Roberts’s more recent books have taken an apocalyptic turn. He wrote a nonfiction study of apocalyptic media that just came out in November ... last year’s Purgatory Mount was apocalyptic, too—an attempt to guess where this will all end. Both it and The This gave me actual nightmares. (They also have one obvious technical flaw: his American characters sound a little too British. Something about the rhythm is off. It’s not that we never end sentences with an interrogative “, yeah?”, but we don’t do it very often, IME.) ... Roberts is kind of an anomaly: He is so smart, interesting, and productive that remembering he exists in this aggressively stupid mediascape always gives my mood a lift, but his books are so vivid in their depictions of suffering that I always get a little depressed when I read them.

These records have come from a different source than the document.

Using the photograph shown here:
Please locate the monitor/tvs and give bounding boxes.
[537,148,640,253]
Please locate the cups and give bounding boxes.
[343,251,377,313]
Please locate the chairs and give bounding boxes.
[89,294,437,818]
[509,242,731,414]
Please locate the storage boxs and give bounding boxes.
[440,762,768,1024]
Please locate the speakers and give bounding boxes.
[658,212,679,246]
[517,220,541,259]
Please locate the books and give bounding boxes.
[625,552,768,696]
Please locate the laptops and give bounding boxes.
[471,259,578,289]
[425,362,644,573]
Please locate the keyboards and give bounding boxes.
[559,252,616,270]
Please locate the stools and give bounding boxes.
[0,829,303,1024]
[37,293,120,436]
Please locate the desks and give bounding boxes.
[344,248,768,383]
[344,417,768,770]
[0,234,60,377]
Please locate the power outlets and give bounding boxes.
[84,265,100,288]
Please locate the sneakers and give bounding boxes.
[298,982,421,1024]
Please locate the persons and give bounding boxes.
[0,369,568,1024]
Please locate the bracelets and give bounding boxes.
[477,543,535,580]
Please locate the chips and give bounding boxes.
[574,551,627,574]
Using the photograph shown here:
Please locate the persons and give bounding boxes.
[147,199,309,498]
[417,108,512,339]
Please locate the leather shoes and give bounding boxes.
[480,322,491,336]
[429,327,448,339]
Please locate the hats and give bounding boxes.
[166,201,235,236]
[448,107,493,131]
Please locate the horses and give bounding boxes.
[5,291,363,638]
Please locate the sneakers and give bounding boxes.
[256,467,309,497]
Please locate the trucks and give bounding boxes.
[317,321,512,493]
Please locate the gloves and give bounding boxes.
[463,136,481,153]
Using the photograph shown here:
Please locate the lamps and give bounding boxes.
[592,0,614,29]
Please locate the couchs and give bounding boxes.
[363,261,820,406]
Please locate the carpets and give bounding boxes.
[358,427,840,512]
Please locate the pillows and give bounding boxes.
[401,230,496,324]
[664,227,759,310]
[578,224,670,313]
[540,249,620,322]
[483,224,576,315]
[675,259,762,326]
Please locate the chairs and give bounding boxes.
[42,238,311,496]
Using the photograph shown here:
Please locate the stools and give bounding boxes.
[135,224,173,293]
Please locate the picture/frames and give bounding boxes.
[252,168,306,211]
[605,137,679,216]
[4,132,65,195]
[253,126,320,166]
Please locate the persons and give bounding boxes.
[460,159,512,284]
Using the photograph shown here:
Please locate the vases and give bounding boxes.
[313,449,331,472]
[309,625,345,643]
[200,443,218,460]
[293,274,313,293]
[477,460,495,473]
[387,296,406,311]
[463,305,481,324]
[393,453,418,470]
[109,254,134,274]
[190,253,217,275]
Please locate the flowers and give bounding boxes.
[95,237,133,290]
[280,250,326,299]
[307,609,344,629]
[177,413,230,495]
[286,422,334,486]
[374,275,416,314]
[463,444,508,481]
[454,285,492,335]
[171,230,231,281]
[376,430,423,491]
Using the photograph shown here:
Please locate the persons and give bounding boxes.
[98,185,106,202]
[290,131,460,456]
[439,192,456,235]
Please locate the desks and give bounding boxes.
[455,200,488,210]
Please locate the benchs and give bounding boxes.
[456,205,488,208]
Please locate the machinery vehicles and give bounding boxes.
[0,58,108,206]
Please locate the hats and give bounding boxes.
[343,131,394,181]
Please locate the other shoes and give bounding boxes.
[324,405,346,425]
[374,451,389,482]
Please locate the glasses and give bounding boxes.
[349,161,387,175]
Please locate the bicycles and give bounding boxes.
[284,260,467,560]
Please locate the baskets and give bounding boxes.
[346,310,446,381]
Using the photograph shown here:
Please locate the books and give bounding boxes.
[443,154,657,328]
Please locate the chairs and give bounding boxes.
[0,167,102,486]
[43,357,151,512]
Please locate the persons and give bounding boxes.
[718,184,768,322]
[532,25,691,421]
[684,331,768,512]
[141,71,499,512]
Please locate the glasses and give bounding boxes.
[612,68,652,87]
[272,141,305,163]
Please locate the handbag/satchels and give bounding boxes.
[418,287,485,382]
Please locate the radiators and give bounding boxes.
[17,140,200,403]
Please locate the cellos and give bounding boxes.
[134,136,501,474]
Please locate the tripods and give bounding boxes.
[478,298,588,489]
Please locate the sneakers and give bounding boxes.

He’s not, I want to stress, a “grimdark” science fiction writer: his work is as powerful as it is because he sympathizes very much with people who are weak, imperfect, limited, and well-meaning, and he hates to see them lose everything, as, in this world, they inevitably do. Grimdark writers revel in reminding you that this is the case; they scorn you for ever forgetting it.Sorry for the nightmares, Phil: that's unconscionable of me.